(Tarefa curta 1): Cite na íntegra, sem qualquer alteração, todas as linhas dos registros apresentados mais abaixo.

RIO DE JANEIRO, RJ (FOLHAPRESS) – Com a compra da Gaspetro, subsidiária da Petrobras para o setor de gás natural, o grupo Cosan passará a ter participação em cerca de dois terços do volume total de gás natural distribuído no país, cenário que gera queixas de concentração excessiva por grandes consumidores e especialistas.
O mercado teme também que o processo desencadeie um retrocesso no modelo proposto pela nova Lei do Gás, aprovada em março, que incentiva a desverticalização do setor, limitando a participação de uma empresa em variadas etapas da cadeia de suprimento.
“O novo mercado de gás significa pluralidade de agentes, muitos agentes na oferta, muitos na demanda, gerando competição”, diz Adrianno Lorenzon, gerente de Gás Natural da Abrace (Associação Brasileira dos Grandes Consumidores de Energia). “A concentração em algum dos lados vai gerar distorção que impede a competição.”
A operação, de R$ 2 bilhões, foi anunciada na última quarta (28). Por meio de sua controlada Compass Gás & Energia, a Cosan se comprometeu a comprar a fatia de 51% da Petrobras na Gaspetro, empresa que tem participação em 19 distribuidoras estaduais de gás canalizado. O restante pertence à japonesa Mitsui.
A Compass é hoje dona da Comgás, maior distribuidora de gás encanado do país, com venda média em 2021 de 15,6 milhões de metros cúbicos por dia, segundo boletim mensal divulgado pelo MME (Ministério de Minas e Energia).
Ao adquirir a Gaspetro, amplia sua atuação para todas as regiões do país, entrando em distribuidoras que movimentam 31,3 milhões de metros cúbicos por dia. Passará, portanto, a participar da gestão de empresas com vendas de 46,9 milhões de metros cúbicos por dia.

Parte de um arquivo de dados
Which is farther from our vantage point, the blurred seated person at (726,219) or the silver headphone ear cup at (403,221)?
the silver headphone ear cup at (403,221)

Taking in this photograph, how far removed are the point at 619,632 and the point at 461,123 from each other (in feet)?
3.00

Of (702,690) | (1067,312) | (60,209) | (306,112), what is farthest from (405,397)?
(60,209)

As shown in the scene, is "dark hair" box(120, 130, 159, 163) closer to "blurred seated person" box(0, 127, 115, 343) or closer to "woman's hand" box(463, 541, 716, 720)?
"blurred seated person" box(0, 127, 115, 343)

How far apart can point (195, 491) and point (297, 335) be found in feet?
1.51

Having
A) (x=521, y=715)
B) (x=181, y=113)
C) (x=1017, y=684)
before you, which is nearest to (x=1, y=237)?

(Tarefa curta 2): Imprima, sem mudar nada, o trecho do texto sobre a compra da Gaspetro que vai de "RIO DE JANEIRO, RJ" até "consumidores e especialistas.".

(Resposta completa 1):
Which is farther from our vantage point, the blurred seated person at (726,219) or the silver headphone ear cup at (403,221)?
the silver headphone ear cup at (403,221)

Taking in this photograph, how far removed are the point at 619,632 and the point at 461,123 from each other (in feet)?
3.00

Of (702,690) | (1067,312) | (60,209) | (306,112), what is farthest from (405,397)?
(60,209)

As shown in the scene, is "dark hair" box(120, 130, 159, 163) closer to "blurred seated person" box(0, 127, 115, 343) or closer to "woman's hand" box(463, 541, 716, 720)?
"blurred seated person" box(0, 127, 115, 343)

How far apart can point (195, 491) and point (297, 335) be found in feet?
1.51

Having
A) (x=521, y=715)
B) (x=181, y=113)
C) (x=1017, y=684)
before you, which is nearest to (x=1, y=237)?

(Resposta completa 2):
RIO DE JANEIRO, RJ (FOLHAPRESS) – Com a compra da Gaspetro, subsidiária da Petrobras para o setor de gás natural, o grupo Cosan passará a ter participação em cerca de dois terços do volume total de gás natural distribuído no país, cenário que gera queixas de concentração excessiva por grandes consumidores e especialistas.